Amidst trickling of funding, falling stocks, and cooling investor interest, the purse strings of several startups and companies have tightened. And with business models lacking resilience, they have resorted to laying off employees, to get to elusive profitability. Byju’s has been one of many names to lay off employees in a year that has turned to be harsh for startups and companies, and it is not done – the edtech major intends to lay off 2500 employees, or 5% of its workforce, across multiple departments.
This development comes as Byju’s is aiming to be profitable by the end of the current financial year and meet the goals it has set for itself. According to a spokesperson of the company, the layoffs will not occur immediately – instead, the employees will be laid off over a period of six months. Byju’s justified the layoffs by saying that it was done to avoid redundancies and duplication of roles.
“We have designed a path to profitability which we plan to achieve by March 2023. We have built significant brand awareness throughout India and there is scope to optimise marketing budget and prioritise the spends in a way that it creates a global footprint. Second is operational cost and the third is integration of multiple business units,” said Divya Gokulnath, co-founder of Byju’s. She added that the company will begin focusing on growing brand recognition internationally through new collaborations.

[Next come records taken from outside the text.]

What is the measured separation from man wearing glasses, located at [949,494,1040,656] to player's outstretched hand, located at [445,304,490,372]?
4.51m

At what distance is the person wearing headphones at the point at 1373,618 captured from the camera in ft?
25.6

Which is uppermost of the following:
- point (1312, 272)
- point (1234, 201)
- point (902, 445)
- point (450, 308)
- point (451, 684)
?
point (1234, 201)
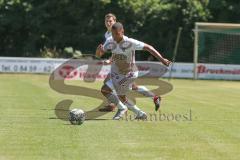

“As a mature organisation that takes its responsibility towards investors and stakeholders seriously, we aim to ensure sustainable growth alongside strong revenue growth,” Mrinal Mohit, CEO of Byju’s India business, said in a statement. “These measures will help us achieve profitability in the defined time frame of March 2023.”
Once valued at $22 billion, the edtech major had rapidly risen through the ranks during a pandemic-fuelled shift to online education to become the highest-valued edtech player in the country. However, recently unveiled financials and audited reports for the fiscal year 2021 highlighted that the edtech giant had missed its own projections and clocked an annual drop in revenue, while its net loss for the year widened by nearly 20 times.
It also laid off numerous employees in June as the economic downturn in the market continued, and now, more layoffs, slashing of marketing budgets, and reinvention of its sales model to focus more on inside sales, are on the cards. However, not all news is grim, and Byju’s intends to hire 10,000 new teachers for its businesses both in India and abroad.
While half of the recruitments will take place in India over the next six months, Byju’s will hire mainly in the English and Spanish-speaking market, Gokulnath said. “Teachers will be from the US and India. We are also looking at expanding to Latin America,” she added. Byju’s is also projecting to clock ₹15,000 crores in revenue in FY23 along with better margins.
Additionally, Meritnation, TutorVista, Scholar, and HashLearn (its K10 subsidiaries) will now be consolidated under one umbrella, and Aakash and Great Learning will continue to function as separate organisations.